The grisly operation was easier than Hume had imagined.

“I felt no squeamishness or horror at what I was about to do”, he recalled as he began dismembering the body using a linoleum knife to cut to the bone and then a hacksaw.He dismembered the legs first and packaged them up into a parcel using carpet felt. It was only Setty’s staring eyes that upset Hume, which he then covered as he continued to cut up the body. It took several strokes to remove the head which he placed in a box that contained baked beans. He also added pieces of brick and rubble to make the parcels heavy. The torso was the most problematic and after an abortive attempt to put it in a cabin trunk he pushed it back into the coal cupboard. The one thing that broke his heart was having to burn the damaged £900.

At 2.30 pm Hume left the flat with two packages, the legs under one arm and the box with the head in it. He got into a hired car along with Tony his loyal dog, and sped towards Elstree Air field where a light blue Austin aircraft was waiting. It was 3 pm by the time he put the gruesome parcels in the plane and set off for Southend, despite his real destination being the English Channel.

Ninety minutes later he could see the French coast. He first threw out the SS dagger and tools before dumping the parcels which sank out of sight. Later he arrived at Southend airfield and made sure he was seen by as many people he could. It was 8.30pm by the time he got back to his London flat.However, the torso deeply troubled him. All the time whilst chatting with Cynthia and trying to keep up the pretence of everyday life, the grisly reminder of the murder lay only a few feet away, hidden from view.

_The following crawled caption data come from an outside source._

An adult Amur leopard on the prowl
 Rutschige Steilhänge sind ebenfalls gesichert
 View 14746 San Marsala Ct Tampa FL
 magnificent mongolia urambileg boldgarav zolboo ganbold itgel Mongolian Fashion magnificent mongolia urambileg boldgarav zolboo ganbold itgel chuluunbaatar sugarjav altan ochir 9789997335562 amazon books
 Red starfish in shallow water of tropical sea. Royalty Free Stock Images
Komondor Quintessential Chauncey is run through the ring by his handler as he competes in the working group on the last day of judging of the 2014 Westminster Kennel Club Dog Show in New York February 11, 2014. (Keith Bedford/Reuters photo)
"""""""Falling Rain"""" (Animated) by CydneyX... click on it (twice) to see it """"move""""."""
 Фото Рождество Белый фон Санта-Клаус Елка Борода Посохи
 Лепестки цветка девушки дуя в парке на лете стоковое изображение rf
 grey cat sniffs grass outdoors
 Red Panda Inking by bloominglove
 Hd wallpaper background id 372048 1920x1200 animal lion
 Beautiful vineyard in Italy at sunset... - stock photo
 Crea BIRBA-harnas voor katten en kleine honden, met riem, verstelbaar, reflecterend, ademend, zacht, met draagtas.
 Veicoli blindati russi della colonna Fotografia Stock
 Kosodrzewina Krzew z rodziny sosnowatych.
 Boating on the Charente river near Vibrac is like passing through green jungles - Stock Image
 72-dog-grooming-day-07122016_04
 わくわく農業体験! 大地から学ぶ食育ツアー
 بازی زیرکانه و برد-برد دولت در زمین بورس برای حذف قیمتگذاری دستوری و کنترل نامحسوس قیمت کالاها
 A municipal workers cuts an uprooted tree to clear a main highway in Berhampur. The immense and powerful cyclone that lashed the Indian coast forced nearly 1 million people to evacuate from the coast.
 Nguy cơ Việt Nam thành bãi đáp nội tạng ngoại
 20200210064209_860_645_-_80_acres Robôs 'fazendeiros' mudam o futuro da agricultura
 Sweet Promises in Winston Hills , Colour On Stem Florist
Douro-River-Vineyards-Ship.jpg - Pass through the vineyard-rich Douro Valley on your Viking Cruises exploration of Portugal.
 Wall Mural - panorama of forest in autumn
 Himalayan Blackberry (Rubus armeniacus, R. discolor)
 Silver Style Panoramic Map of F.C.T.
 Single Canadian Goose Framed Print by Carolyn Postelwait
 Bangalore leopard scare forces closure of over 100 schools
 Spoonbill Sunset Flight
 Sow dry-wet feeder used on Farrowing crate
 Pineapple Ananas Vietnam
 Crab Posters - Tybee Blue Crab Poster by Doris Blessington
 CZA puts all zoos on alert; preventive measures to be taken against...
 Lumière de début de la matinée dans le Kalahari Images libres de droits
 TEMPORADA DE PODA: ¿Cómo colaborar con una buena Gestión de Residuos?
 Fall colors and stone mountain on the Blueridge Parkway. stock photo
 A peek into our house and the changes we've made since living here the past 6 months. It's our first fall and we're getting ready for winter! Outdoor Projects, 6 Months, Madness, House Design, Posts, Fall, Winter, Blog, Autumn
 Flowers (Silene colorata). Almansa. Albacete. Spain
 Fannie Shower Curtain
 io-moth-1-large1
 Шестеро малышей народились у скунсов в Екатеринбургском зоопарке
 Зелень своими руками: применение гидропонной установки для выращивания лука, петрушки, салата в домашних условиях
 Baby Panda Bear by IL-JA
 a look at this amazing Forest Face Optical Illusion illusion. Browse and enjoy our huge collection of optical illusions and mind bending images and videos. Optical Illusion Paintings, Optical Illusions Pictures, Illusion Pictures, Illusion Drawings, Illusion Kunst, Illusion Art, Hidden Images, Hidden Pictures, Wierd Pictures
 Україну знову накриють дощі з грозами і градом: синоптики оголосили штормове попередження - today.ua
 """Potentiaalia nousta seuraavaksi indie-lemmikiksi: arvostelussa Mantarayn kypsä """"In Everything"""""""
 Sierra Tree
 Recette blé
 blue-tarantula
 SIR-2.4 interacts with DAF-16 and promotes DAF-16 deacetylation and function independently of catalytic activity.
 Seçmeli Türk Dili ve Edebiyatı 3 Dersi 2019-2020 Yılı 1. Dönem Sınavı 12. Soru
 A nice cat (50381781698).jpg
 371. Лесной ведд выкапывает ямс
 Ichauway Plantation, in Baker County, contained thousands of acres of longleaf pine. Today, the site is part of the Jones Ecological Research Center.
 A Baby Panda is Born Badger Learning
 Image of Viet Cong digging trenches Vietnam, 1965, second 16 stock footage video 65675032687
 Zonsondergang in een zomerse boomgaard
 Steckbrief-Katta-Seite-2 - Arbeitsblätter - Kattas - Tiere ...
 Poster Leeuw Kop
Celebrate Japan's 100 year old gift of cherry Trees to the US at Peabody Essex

The following morning Hume arranged for a decorator to come to the flat. The unsuspecting man also helped Hume carry the torso, which was heavily packed with lead weights, out of the flat and into Hume’s car. It had even gurgled while the two men carried it to the vehicle, but Hume made a convincing excuse for its strange sounds. Amazingly, while Hume went back to the flat to clean the coal cupboard he left the torso in the car for an hour.

When Hume arrived at the Elstree airport a friendly engineer helped him carry the torso onto the plane. Together with his trusty canine companion, Hume set off again for the English Channel. Only this time the quest to dump the evidence was not so easy. At first the torso, which rested in the back seat, would not budge when he tried to push it out through the door.

Hume even had to hold the joystick between his legs as he wrestled with the body part. After this failed, he tilted the small plane at an angle in order to try and get the torso to slide and smash through the door. Finally, after a great deal of drama that nearly involved the dog falling out of the plane, the torso released itself from its position and fell from the aircraft. Moments later Hume was shocked to see the weights and blanket that had covered the body had got caught on a hook in the cabin. Realising that the torso had fallen out just covered in carpet felt, he knew it was unlikely to sink. He eventually managed to break the weights free leaving them and the carpet to drop into the sea.

Hume was now faced with the worse case scenario, a body that would float. He could see the torso bobbing in the water and realised he had no choice but to return back to land and hope somehow that it wouldn’t turn up on the coastline. The small speck he could still see bobbing in the water was evidence that could hang him.